■ TASK REQUIREMENTS: Total the lines of the listing below that hold the word "rooseveltorum". Output nothing except that number.

■ DATA FOR THE TASK:
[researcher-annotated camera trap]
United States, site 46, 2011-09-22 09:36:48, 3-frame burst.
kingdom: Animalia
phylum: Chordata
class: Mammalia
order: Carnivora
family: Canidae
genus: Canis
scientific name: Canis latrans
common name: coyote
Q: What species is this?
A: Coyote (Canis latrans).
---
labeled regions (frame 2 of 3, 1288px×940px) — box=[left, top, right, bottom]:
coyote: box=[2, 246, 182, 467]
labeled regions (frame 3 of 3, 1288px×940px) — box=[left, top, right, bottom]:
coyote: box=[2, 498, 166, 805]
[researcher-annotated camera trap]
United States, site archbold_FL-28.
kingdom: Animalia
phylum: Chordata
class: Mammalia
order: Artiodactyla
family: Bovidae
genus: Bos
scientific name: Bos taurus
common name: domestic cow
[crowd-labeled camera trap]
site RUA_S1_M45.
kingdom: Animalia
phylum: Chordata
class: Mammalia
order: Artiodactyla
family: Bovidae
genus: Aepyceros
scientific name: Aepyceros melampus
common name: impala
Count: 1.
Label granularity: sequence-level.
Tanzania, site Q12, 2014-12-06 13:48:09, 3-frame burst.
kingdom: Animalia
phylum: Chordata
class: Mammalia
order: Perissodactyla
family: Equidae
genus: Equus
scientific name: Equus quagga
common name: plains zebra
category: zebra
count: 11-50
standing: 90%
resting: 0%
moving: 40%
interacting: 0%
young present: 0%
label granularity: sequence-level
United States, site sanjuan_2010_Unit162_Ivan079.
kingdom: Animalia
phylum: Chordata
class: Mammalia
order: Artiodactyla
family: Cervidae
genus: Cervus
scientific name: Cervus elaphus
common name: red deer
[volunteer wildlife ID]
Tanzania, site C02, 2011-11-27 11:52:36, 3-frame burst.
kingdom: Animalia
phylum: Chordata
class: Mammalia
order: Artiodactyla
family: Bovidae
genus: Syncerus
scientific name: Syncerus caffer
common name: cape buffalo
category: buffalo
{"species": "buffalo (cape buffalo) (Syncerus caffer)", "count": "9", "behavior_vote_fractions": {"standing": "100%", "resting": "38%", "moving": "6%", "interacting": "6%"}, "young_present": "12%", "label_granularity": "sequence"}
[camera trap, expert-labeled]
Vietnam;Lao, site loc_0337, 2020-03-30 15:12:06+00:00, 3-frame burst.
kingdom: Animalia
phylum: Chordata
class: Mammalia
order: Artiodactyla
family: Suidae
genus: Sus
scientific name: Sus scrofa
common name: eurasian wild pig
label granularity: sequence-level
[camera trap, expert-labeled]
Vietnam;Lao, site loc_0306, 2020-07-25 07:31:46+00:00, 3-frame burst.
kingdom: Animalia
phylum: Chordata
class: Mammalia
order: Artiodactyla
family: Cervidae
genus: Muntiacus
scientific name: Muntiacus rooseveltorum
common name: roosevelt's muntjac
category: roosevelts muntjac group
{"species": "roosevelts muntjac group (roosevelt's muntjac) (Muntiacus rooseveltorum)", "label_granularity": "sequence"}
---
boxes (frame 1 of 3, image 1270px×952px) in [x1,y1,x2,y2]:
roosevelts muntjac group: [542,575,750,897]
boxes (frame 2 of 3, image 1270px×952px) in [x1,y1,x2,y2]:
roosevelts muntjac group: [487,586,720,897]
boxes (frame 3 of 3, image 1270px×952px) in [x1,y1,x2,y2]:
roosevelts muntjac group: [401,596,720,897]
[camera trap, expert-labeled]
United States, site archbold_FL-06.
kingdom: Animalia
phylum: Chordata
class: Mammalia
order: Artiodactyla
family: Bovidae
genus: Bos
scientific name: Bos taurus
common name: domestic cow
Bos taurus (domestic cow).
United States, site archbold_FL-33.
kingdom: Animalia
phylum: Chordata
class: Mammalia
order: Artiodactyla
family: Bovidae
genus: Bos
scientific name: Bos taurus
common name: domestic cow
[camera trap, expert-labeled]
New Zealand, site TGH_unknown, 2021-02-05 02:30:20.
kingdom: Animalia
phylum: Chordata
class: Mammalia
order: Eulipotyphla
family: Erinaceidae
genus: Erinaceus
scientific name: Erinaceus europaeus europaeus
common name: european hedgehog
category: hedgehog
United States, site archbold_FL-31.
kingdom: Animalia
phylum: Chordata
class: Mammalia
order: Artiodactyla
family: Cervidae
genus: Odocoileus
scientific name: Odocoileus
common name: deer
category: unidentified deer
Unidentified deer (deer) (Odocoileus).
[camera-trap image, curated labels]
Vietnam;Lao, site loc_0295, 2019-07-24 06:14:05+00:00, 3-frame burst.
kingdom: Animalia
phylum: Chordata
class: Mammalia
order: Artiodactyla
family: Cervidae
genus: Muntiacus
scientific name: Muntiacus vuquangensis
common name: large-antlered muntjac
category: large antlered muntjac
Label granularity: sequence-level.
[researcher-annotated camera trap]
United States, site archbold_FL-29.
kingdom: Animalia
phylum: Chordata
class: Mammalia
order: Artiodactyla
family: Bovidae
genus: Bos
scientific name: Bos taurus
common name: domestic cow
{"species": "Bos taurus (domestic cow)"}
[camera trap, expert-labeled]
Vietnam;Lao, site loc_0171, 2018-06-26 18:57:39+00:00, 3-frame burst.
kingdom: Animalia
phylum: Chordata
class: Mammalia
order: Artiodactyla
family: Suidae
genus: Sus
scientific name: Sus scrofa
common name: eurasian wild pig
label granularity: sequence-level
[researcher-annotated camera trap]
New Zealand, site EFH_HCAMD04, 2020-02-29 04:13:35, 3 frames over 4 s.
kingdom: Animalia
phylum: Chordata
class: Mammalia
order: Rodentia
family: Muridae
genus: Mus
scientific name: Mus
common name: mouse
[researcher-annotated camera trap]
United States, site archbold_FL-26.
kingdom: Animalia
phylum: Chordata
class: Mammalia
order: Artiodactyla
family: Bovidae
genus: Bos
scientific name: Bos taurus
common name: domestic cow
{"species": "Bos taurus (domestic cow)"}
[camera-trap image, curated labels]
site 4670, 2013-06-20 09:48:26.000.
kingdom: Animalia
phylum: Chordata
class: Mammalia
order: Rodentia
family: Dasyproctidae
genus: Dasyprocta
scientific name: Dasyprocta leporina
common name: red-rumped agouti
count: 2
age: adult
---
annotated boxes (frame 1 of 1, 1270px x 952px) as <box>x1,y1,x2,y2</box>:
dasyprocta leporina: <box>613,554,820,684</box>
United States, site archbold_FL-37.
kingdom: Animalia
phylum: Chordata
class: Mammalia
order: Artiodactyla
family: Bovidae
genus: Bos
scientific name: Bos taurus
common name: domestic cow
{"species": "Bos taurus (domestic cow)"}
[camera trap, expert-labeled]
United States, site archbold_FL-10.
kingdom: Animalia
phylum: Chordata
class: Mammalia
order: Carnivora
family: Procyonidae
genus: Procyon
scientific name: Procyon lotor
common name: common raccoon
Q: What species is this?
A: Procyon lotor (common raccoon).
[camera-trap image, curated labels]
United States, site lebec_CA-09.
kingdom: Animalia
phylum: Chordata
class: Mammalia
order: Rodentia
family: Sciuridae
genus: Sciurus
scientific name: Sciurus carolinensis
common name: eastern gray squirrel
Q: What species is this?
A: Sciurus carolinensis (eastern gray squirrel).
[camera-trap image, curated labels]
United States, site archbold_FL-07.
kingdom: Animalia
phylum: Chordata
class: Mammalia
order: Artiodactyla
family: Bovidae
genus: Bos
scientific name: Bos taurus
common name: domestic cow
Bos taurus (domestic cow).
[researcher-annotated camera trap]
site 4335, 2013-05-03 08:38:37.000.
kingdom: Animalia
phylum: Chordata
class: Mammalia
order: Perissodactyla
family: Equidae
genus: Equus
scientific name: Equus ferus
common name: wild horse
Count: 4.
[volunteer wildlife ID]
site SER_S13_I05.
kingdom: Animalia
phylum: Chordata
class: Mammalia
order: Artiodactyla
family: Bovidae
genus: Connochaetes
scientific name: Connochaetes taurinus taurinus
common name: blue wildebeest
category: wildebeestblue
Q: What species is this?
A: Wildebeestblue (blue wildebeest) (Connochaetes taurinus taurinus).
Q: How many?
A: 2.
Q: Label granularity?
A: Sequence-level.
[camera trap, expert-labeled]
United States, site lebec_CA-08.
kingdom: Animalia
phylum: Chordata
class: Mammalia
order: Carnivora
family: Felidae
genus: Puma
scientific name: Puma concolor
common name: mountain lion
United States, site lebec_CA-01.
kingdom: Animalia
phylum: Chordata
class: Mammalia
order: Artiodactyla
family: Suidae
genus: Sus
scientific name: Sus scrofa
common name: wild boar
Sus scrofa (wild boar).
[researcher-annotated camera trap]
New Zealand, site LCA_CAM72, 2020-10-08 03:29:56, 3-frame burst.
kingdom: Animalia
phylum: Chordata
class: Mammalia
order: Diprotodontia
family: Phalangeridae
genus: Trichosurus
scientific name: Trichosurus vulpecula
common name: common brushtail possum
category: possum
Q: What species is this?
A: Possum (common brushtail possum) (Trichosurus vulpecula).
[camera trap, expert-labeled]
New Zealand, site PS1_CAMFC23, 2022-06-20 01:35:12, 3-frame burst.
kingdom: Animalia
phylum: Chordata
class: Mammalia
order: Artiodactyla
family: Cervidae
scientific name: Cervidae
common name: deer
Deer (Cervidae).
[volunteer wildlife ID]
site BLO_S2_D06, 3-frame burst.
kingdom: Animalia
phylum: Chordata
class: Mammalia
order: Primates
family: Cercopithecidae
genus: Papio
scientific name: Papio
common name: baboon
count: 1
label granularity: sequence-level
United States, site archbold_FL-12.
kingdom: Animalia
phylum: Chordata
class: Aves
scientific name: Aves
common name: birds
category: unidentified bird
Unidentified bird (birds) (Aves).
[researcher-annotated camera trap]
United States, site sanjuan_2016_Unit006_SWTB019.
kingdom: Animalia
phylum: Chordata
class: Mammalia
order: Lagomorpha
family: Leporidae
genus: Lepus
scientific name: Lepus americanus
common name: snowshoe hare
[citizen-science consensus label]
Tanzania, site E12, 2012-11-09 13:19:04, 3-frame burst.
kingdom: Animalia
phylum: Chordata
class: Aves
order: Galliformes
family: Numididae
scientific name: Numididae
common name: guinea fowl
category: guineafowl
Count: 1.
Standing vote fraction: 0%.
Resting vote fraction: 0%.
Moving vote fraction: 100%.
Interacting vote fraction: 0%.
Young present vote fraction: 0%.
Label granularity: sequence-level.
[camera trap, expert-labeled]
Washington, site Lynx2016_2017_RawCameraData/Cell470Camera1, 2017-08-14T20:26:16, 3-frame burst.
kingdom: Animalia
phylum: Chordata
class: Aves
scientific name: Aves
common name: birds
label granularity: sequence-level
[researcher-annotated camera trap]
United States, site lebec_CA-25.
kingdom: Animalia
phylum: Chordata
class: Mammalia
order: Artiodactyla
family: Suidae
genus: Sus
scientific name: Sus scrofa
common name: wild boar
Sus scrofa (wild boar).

■ REPLY TO THE EXERCISE: 2